College football is a right of passage for Boston College students. But as with everything, things are different this year. BC students have to find new ways to watch the game and support our team while still maintaining social distancing practices. 

The feeling of FOMO can be overwhelming, especially when other schools are allowing students to attend games. This FOMO is only heightened among the freshman class because it’s a natural freshman desire to fit in and be a part of something, college football included. 

That FOMO is hitting the freshman class particularly hard. Part of it is linked to social media, which tends to exacerbate the feeling of being left out. When you log onto Snapchat or Instagram and see friends from high school tailgating or cheering in the stands, it’s hard not to feel like something’s missing. 

Even as someone who enjoys football, but doesn’t major in it, coming into BC, I was excited to be able to cheer on a team I could truly call my own. Part of this might come from the fact that my home teams are the New York Giants and The Jets which are two sinking ships that I jumped ages ago. Regardless, just like every other freshman, I was looking forward to packing into the stands and losing my voice from cheering. 

College football might not be what it’s been for every single freshman class before us. But I wouldn’t trade the memory of watching the game with my floor on a blurry projection on the lounge wall for anything. 

While it’s still fun to watch football on the television, I don’t worship the sport enough not to be disappointed by the lack of tailgating and field-storming. Still, if football is a sort of religion, then shifting from NFL football to college football feels like converting. I feel like I’ve found home. 

When I used to watch football at home, it was always an event that I felt ostracized from because I never truly understood how the game worked. If I’m being completely honest, sometimes I would lose the ball on the screen, and when the play ended, it was a total surprise that it even moved a yard. Worse, if I tried to run the risk of asking a stupid question—like “Can someone explain to me what a fumble is?” or “Why are they calling unnecessary roughness. Isn’t the entire sport unnecessarily rough?”—I’d have a room full of eyes turning on me because I’d disrespected American culture. 

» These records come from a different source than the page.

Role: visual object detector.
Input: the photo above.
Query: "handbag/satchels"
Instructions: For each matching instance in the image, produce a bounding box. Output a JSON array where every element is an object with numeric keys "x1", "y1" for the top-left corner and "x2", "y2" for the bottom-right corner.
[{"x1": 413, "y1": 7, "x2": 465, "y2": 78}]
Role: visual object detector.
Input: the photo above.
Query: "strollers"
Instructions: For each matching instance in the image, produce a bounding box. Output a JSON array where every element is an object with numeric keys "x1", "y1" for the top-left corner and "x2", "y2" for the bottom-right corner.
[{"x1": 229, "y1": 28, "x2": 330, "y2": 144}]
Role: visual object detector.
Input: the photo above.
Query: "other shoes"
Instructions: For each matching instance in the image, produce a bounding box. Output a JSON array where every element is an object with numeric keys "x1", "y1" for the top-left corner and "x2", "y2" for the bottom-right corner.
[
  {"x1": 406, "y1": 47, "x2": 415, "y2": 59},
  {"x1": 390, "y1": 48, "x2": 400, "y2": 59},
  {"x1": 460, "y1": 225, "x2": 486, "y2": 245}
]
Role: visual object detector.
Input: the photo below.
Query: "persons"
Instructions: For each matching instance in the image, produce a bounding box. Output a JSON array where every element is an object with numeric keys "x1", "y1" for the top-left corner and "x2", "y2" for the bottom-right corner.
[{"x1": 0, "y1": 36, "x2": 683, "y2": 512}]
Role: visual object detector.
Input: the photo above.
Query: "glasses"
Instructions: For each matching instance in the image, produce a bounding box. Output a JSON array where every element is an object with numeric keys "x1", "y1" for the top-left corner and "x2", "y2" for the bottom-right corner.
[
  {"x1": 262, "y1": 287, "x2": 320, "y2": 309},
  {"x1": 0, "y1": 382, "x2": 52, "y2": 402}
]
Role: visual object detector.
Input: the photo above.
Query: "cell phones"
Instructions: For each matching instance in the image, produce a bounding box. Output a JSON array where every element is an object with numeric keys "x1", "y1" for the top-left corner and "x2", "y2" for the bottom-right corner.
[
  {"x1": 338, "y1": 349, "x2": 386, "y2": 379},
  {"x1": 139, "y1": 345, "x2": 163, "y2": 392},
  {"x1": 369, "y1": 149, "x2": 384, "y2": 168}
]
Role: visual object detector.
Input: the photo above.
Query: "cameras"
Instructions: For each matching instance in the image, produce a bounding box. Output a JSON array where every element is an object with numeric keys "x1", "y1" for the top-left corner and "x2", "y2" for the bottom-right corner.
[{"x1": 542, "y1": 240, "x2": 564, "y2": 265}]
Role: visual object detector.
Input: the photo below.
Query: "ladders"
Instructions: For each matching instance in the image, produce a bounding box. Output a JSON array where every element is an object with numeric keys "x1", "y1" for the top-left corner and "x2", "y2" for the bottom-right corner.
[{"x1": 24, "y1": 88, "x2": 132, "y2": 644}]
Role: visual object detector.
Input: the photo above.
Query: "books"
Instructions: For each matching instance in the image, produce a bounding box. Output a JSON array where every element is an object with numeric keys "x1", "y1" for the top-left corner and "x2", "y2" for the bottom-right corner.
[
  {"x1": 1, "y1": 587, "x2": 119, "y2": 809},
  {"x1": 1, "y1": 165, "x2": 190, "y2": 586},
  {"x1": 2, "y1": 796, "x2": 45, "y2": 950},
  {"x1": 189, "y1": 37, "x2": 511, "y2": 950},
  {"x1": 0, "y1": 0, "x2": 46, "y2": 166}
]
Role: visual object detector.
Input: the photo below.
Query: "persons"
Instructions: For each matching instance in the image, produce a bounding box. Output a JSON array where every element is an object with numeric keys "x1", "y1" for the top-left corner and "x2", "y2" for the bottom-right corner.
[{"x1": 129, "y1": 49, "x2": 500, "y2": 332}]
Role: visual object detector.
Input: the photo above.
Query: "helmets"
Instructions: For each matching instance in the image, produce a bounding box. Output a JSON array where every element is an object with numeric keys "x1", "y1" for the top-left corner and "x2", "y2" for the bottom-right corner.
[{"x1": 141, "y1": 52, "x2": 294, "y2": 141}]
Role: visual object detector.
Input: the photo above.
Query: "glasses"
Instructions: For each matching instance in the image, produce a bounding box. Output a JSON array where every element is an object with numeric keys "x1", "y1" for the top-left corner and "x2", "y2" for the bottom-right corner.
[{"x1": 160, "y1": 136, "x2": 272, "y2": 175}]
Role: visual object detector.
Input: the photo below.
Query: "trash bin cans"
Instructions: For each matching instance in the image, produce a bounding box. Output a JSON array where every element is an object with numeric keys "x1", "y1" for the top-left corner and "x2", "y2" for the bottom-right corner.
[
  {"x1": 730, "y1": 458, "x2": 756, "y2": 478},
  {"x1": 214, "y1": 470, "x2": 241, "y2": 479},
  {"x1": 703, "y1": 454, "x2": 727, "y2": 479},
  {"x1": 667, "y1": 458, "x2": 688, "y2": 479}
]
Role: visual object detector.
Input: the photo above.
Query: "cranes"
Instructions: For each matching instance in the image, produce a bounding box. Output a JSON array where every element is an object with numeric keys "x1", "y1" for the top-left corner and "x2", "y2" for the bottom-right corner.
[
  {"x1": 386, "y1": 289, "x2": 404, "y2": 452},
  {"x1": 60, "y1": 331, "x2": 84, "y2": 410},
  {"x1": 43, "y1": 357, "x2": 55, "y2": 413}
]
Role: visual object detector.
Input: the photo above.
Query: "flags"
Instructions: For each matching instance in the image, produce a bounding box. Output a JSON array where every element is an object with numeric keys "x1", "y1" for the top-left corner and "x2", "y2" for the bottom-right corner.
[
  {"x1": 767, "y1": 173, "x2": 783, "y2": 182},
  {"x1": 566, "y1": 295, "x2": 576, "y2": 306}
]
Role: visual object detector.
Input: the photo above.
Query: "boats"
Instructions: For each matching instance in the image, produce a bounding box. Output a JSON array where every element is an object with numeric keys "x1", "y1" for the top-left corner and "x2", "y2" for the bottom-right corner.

But college football is a completely different watching experience. For the first time, I’m proud to represent my team instead of dreading the inevitable, crushing loss to come (Giants fans, you know this is true, don’t try and argue with me here). Beyond that, people at BC actually take the time to explain the game—and when you know what’s going on, it’s actually fun to yell at the screen! Especially when BC uses Pitt as a dishtowel.